Usher gets the honor of covering Simone’s best-known track, “My Baby Just Cares For Me,” and he reinvents it with a breezy neo-soul vibe that Robin Thicke will be cribbing in a few months. Jazmine Sullivan lays a fine reggae funk on “Baltimore,” a deeply affecting song of protest that Simone made famous but which, perhaps unexpectedly, was actually written by Randy Newman. Mary J. Blige turns in a strong performance of “Don’t Let Me Be Misunderstood,” while Alice Smith soars on “I Put A Spell On You.” Strong contributions from Grace, Gregory Porter, Lisa Simone, Common & Lala Hathaway round out the set.
Mercury Nashville |
In 2013, Kacey Musgraves shook up the country music establishment with a hit song called “Follow Your Arrow,” inviting listeners to roll up a joint and “make lots of noise and kiss lots of boys, or girls if that’s what you’re into.” The usual suspects lost their scheisse and tried to keep her down, but nobody puts Kacey in the corner. An Academy Of Country Music album of the year and two Grammys later, Musgraves is back with Pageant Material, and your local hick-hop phonies, sticks-in-mud and right wing killjoys had better look out. Kacey’s telling it like it is and taking no prisoners.

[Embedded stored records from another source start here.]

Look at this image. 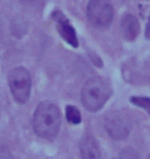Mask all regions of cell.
<instances>
[{
    "label": "cell",
    "instance_id": "obj_1",
    "mask_svg": "<svg viewBox=\"0 0 150 159\" xmlns=\"http://www.w3.org/2000/svg\"><path fill=\"white\" fill-rule=\"evenodd\" d=\"M61 126L59 108L49 101H44L36 107L33 116V129L40 138L54 139Z\"/></svg>",
    "mask_w": 150,
    "mask_h": 159
},
{
    "label": "cell",
    "instance_id": "obj_2",
    "mask_svg": "<svg viewBox=\"0 0 150 159\" xmlns=\"http://www.w3.org/2000/svg\"><path fill=\"white\" fill-rule=\"evenodd\" d=\"M113 94V89L108 80L93 76L85 83L81 91V101L89 111H99L105 104Z\"/></svg>",
    "mask_w": 150,
    "mask_h": 159
},
{
    "label": "cell",
    "instance_id": "obj_3",
    "mask_svg": "<svg viewBox=\"0 0 150 159\" xmlns=\"http://www.w3.org/2000/svg\"><path fill=\"white\" fill-rule=\"evenodd\" d=\"M8 85L15 102L25 104L30 99L32 89V79L30 71L24 67H16L8 74Z\"/></svg>",
    "mask_w": 150,
    "mask_h": 159
},
{
    "label": "cell",
    "instance_id": "obj_4",
    "mask_svg": "<svg viewBox=\"0 0 150 159\" xmlns=\"http://www.w3.org/2000/svg\"><path fill=\"white\" fill-rule=\"evenodd\" d=\"M87 16L94 27L99 30H105L111 25L114 19L113 5L108 1L101 0L90 1L87 6Z\"/></svg>",
    "mask_w": 150,
    "mask_h": 159
},
{
    "label": "cell",
    "instance_id": "obj_5",
    "mask_svg": "<svg viewBox=\"0 0 150 159\" xmlns=\"http://www.w3.org/2000/svg\"><path fill=\"white\" fill-rule=\"evenodd\" d=\"M105 129L110 137L115 140L125 139L130 134L129 119L119 111L109 112L105 117Z\"/></svg>",
    "mask_w": 150,
    "mask_h": 159
},
{
    "label": "cell",
    "instance_id": "obj_6",
    "mask_svg": "<svg viewBox=\"0 0 150 159\" xmlns=\"http://www.w3.org/2000/svg\"><path fill=\"white\" fill-rule=\"evenodd\" d=\"M52 18L54 20L56 30H58L61 38L65 40L67 43H69L72 47L77 48V46H79L77 36H76L74 27L70 25L69 20L67 19L60 11H54L52 14Z\"/></svg>",
    "mask_w": 150,
    "mask_h": 159
},
{
    "label": "cell",
    "instance_id": "obj_7",
    "mask_svg": "<svg viewBox=\"0 0 150 159\" xmlns=\"http://www.w3.org/2000/svg\"><path fill=\"white\" fill-rule=\"evenodd\" d=\"M121 34L127 41H134L138 35L140 25L138 20L133 14H125L121 20Z\"/></svg>",
    "mask_w": 150,
    "mask_h": 159
},
{
    "label": "cell",
    "instance_id": "obj_8",
    "mask_svg": "<svg viewBox=\"0 0 150 159\" xmlns=\"http://www.w3.org/2000/svg\"><path fill=\"white\" fill-rule=\"evenodd\" d=\"M80 153L82 159H99L100 148L91 134H86L80 142Z\"/></svg>",
    "mask_w": 150,
    "mask_h": 159
},
{
    "label": "cell",
    "instance_id": "obj_9",
    "mask_svg": "<svg viewBox=\"0 0 150 159\" xmlns=\"http://www.w3.org/2000/svg\"><path fill=\"white\" fill-rule=\"evenodd\" d=\"M66 118L70 124H80L81 123V114L77 108L73 105H67L66 107Z\"/></svg>",
    "mask_w": 150,
    "mask_h": 159
},
{
    "label": "cell",
    "instance_id": "obj_10",
    "mask_svg": "<svg viewBox=\"0 0 150 159\" xmlns=\"http://www.w3.org/2000/svg\"><path fill=\"white\" fill-rule=\"evenodd\" d=\"M130 102L134 105L144 109L150 116V98L149 97H142V96H134L130 98Z\"/></svg>",
    "mask_w": 150,
    "mask_h": 159
},
{
    "label": "cell",
    "instance_id": "obj_11",
    "mask_svg": "<svg viewBox=\"0 0 150 159\" xmlns=\"http://www.w3.org/2000/svg\"><path fill=\"white\" fill-rule=\"evenodd\" d=\"M120 159H140V157L133 148H125L121 152Z\"/></svg>",
    "mask_w": 150,
    "mask_h": 159
},
{
    "label": "cell",
    "instance_id": "obj_12",
    "mask_svg": "<svg viewBox=\"0 0 150 159\" xmlns=\"http://www.w3.org/2000/svg\"><path fill=\"white\" fill-rule=\"evenodd\" d=\"M0 159H11V156L8 153V151L5 150L4 148L0 150Z\"/></svg>",
    "mask_w": 150,
    "mask_h": 159
},
{
    "label": "cell",
    "instance_id": "obj_13",
    "mask_svg": "<svg viewBox=\"0 0 150 159\" xmlns=\"http://www.w3.org/2000/svg\"><path fill=\"white\" fill-rule=\"evenodd\" d=\"M145 38L148 40H150V15H149V19H148L147 27H145Z\"/></svg>",
    "mask_w": 150,
    "mask_h": 159
},
{
    "label": "cell",
    "instance_id": "obj_14",
    "mask_svg": "<svg viewBox=\"0 0 150 159\" xmlns=\"http://www.w3.org/2000/svg\"><path fill=\"white\" fill-rule=\"evenodd\" d=\"M148 159H150V153H149V156H148Z\"/></svg>",
    "mask_w": 150,
    "mask_h": 159
}]
</instances>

With its stripped-down honesty and classic country roots, Pageant Material is about as far away from Blake Shelton as you could get. Musgraves’ gorgeous voice and lyrics sound like someone not just free of BS but absolutely allergic to it. The first single, “Biscuits,” doubles down on her allegiance to the LGBT community and outsiders everywhere, telling all those Harper Valley hypocrites to STFU and mind their own business – and try having some fun for a change. “Good Ol’ Boys Club” tosses a particularly joyous middle digit to the country establishment.
It’s not all sass, though. On “Dimestore Cowgirl” she lovingly namechecks real-deal country icons such as Gram Parsons, Willie Nelson and the old-school Austin City Limits, back when it was more George Jones than Coldplay. “Somebody To Love” beautifully draws on gospel influences, while “Cup Of Tea” is a lovely ode to individuality. You’re good enough, you’re smart enough and doggone it, Kacey likes you. You’ll like her, too.
This is alt-country/Americana at its best, written by Musgraves along with Shane McAnally, Brandy Clark, Luke Laird and Josh Osborne. Even with that stellar lineup of top insiders, Musgraves sings about outsiders with clarity and conviction.
“I’d rather lose for what I am, than win for what I ain’t,” Musgraves sings. Pageant Material is another winner from one of the freshest voices in contemporary country today.